AIM: What do the lines from the one containing "Out of [646,1044], [630,950], [373,361], what" through the end of the entries say? Quote them exactly, and only them.

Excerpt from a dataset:

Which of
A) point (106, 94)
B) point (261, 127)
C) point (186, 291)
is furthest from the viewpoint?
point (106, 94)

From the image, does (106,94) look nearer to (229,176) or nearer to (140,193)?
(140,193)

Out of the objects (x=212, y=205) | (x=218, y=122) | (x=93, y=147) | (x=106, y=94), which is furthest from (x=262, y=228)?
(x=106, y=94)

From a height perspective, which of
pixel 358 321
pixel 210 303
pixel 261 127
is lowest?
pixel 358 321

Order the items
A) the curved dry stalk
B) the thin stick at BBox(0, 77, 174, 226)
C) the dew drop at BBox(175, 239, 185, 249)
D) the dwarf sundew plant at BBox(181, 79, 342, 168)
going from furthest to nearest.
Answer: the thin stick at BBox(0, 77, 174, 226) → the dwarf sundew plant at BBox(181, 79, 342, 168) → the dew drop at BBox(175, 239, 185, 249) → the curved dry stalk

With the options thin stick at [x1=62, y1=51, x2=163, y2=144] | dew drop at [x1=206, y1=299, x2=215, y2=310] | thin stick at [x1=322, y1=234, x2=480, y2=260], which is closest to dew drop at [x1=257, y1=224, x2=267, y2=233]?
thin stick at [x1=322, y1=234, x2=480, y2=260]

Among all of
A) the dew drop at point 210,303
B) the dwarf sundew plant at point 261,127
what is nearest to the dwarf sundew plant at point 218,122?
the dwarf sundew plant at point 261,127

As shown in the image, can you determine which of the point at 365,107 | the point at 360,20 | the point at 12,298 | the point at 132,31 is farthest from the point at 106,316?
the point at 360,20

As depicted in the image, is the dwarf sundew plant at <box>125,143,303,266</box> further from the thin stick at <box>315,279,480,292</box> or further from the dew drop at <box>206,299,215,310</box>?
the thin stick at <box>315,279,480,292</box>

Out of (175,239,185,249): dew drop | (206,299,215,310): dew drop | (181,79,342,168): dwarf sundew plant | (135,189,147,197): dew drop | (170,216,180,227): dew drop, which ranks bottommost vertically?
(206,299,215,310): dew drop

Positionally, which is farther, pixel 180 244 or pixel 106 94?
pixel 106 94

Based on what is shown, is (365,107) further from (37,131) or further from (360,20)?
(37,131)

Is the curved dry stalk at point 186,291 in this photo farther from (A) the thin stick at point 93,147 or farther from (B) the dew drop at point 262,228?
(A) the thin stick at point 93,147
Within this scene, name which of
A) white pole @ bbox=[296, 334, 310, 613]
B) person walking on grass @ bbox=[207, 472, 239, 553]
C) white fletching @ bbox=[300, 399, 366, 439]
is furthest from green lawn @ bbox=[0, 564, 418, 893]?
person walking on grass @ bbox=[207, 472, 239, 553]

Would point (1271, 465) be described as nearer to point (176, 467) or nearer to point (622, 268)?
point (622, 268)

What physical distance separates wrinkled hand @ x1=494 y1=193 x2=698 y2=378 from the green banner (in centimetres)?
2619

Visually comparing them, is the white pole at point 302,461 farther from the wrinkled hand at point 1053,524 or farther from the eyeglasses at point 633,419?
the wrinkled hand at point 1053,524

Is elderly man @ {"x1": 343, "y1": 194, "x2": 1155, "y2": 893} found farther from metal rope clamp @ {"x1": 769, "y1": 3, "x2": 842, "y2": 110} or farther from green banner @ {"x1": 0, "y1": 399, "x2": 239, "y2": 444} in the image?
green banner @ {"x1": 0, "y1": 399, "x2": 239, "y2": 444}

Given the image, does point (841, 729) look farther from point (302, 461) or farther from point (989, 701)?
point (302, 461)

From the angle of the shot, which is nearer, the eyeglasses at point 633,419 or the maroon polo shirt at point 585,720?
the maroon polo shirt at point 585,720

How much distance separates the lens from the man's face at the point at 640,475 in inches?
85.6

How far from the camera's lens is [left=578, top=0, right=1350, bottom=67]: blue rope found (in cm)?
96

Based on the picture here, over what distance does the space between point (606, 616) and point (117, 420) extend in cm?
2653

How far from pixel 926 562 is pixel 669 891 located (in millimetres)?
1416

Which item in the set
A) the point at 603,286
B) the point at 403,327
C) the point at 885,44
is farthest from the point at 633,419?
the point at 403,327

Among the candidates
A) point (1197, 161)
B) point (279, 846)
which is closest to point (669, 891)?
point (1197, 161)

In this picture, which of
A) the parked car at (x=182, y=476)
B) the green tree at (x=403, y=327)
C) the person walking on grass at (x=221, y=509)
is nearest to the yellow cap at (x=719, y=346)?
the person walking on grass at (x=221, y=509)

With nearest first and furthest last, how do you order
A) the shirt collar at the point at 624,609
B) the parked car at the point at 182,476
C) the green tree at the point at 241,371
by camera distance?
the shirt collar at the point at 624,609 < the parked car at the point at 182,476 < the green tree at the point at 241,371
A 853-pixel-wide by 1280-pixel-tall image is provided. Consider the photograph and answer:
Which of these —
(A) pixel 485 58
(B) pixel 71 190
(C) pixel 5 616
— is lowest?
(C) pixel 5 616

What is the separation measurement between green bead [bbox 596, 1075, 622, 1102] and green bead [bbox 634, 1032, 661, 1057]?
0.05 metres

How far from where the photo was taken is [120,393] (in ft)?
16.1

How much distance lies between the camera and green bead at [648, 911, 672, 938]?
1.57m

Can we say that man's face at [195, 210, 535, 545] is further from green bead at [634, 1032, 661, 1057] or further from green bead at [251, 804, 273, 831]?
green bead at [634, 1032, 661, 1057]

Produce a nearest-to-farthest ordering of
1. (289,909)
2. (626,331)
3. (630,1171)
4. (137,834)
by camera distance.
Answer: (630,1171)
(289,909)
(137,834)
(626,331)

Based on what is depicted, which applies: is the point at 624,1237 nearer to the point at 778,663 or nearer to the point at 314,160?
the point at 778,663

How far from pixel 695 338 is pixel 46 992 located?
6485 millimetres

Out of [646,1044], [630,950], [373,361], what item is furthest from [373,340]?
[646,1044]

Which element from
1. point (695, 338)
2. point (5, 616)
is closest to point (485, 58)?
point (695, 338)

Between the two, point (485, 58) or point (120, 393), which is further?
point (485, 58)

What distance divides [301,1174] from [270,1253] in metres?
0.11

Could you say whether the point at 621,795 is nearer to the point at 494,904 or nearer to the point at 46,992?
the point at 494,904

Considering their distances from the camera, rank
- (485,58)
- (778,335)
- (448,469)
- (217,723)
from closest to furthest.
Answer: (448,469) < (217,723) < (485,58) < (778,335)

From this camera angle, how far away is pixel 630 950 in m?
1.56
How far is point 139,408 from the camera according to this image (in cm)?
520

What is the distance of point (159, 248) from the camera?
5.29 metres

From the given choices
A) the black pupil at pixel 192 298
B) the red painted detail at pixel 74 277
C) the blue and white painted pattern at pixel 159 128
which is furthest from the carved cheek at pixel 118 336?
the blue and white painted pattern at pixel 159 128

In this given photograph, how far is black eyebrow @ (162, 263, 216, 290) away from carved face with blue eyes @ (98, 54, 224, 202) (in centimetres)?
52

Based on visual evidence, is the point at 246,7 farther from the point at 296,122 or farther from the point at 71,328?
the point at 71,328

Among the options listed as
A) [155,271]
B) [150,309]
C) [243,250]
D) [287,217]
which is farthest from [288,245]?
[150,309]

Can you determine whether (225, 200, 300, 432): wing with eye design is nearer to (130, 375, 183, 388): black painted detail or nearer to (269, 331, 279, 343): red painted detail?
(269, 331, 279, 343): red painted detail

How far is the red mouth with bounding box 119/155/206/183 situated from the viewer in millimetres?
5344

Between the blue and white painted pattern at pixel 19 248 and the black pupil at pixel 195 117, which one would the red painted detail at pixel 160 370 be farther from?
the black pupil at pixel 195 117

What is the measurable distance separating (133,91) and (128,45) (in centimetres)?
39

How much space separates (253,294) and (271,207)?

RESULT OF THIS TASK:
Out of [646,1044], [630,950], [373,361], what item is furthest from [373,340]?
[646,1044]

Which element from
1. point (695, 338)
2. point (5, 616)
is closest to point (485, 58)?
point (695, 338)

Between the two, point (485, 58) or point (120, 393), which is further?
point (485, 58)

What distance divides [301,1174] from [270,1253] in metres?
0.11

Could you say whether the point at 621,795 is nearer to the point at 494,904 or nearer to the point at 46,992?
the point at 494,904

Considering their distances from the camera, rank
- (485,58)
- (778,335)
- (448,469)
- (217,723)
from closest to furthest.
Answer: (448,469) < (217,723) < (485,58) < (778,335)

From this camera angle, how far away is pixel 630 950 in m?
1.56
How far is point 139,408 from the camera according to this image (in cm)?
520

What is the distance of point (159, 248) from the camera?
5.29 metres

From the given choices
A) the black pupil at pixel 192 298
B) the red painted detail at pixel 74 277
C) the blue and white painted pattern at pixel 159 128
which is furthest from the carved cheek at pixel 118 336?
the blue and white painted pattern at pixel 159 128

In this given photograph, how far is black eyebrow @ (162, 263, 216, 290) away from carved face with blue eyes @ (98, 54, 224, 202) (in centimetres)?
52

Based on visual evidence, is the point at 246,7 farther from the point at 296,122 or farther from the point at 71,328?
the point at 71,328

Among the options listed as
A) [155,271]
B) [150,309]
C) [243,250]
D) [287,217]
which is farthest from [288,245]?
[150,309]

Can you determine whether (225, 200, 300, 432): wing with eye design is nearer to (130, 375, 183, 388): black painted detail or nearer to (269, 331, 279, 343): red painted detail?
(269, 331, 279, 343): red painted detail

How far is the red mouth with bounding box 119/155/206/183 situated from the viewer in millimetres?
5344

Between the blue and white painted pattern at pixel 19 248 and the black pupil at pixel 195 117, which one would the red painted detail at pixel 160 370 be farther from?
the black pupil at pixel 195 117

What is the measurable distance separating (133,91) and (128,45) (in centimetres)?
39

How much space separates (253,294) and (271,207)?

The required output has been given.